Q: Why is lambda etc being pushed aside?
A: List comprehensions and generator expressions are generally considered to be a nice mix of power and readability. The pure functional-programming style where you use
map()
,reduce()
, andfilter()
with functions (oftenlambda
functions) is considered not as clear. Also, Python has added built-in functions that nicely handle all the major uses forreduce()
.Suppose you wanted to sum a list. Here are two ways of doing it.
Sign me up as a fan of
sum()
and not a fan ofreduce()
to solve this problem. Here's another, similar problem:Not only is the
any()
solution easier to understand, but it's also much faster; it has short-circuit evaluation, such that it will stop evaluating as soon as it has found any true value. Thereduce()
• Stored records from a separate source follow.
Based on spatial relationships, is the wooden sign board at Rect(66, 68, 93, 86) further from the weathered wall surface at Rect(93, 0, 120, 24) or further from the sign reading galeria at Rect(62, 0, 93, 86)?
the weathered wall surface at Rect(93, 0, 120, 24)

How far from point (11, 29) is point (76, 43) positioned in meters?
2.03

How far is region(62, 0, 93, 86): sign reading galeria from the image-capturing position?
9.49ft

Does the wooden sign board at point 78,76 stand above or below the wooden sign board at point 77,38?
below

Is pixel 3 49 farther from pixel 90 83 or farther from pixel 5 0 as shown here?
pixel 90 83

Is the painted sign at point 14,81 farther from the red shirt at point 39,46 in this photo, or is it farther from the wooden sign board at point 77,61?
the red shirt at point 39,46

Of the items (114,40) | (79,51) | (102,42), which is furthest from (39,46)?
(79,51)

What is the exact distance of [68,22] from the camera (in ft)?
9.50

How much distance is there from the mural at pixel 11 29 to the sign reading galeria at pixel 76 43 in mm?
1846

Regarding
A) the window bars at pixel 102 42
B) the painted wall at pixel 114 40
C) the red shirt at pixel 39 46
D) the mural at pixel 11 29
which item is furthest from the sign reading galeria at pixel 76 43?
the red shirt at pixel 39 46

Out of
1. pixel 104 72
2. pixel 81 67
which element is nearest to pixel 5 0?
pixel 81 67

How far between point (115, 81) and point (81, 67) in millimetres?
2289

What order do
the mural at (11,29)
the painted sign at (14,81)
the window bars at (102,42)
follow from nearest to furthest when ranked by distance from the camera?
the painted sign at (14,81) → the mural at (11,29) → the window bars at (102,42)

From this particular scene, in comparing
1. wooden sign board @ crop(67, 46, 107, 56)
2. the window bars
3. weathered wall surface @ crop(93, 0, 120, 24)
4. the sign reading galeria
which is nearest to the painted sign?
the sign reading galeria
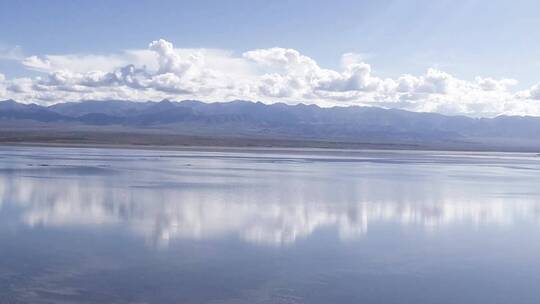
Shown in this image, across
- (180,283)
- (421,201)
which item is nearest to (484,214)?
(421,201)

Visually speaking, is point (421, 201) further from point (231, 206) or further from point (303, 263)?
point (303, 263)

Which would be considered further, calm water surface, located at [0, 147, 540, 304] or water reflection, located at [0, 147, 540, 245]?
water reflection, located at [0, 147, 540, 245]

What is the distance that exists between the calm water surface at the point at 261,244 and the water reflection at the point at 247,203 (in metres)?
0.06

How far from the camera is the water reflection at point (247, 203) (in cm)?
1431

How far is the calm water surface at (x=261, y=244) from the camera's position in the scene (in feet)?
29.9

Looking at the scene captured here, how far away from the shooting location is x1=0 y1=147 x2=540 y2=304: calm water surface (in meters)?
9.12

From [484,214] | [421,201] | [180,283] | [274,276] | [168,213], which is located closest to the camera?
[180,283]

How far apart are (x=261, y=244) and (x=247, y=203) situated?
19.6 feet

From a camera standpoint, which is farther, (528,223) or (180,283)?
(528,223)

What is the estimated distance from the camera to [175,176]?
2730 cm

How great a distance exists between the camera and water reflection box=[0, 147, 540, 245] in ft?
46.9

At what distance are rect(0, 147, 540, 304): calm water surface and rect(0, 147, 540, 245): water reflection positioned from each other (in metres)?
0.06

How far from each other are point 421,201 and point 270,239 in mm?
8413

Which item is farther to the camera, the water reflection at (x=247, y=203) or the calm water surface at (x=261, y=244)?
the water reflection at (x=247, y=203)
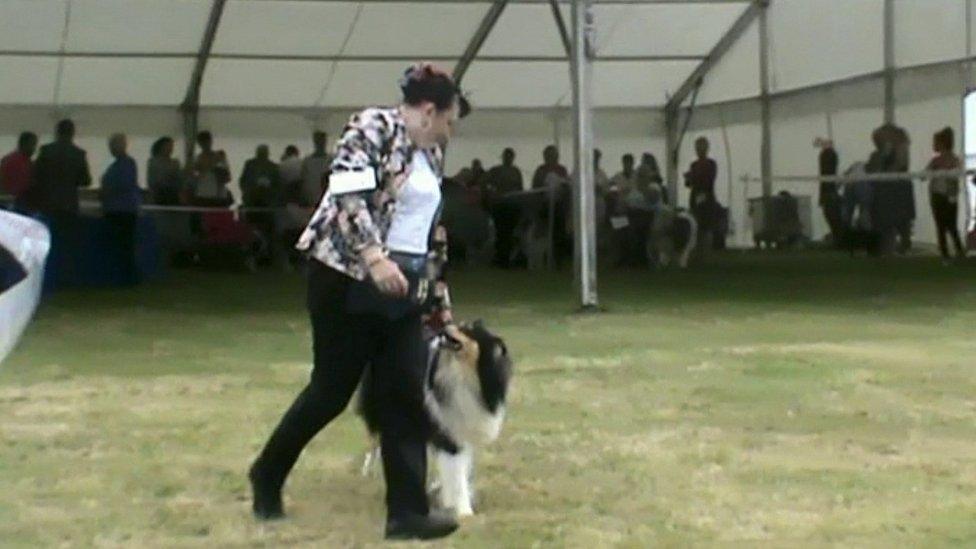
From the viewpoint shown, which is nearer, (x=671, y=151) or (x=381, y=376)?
(x=381, y=376)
has to crank through the entire list. This performance difference would be stark if the list was a million items long, and the first item evaluated true. By the way,any()
was added in Python 2.5; if you don't have it, here is a version for older versions of Python:Suppose you wanted to make a list of squares of even numbers from some list.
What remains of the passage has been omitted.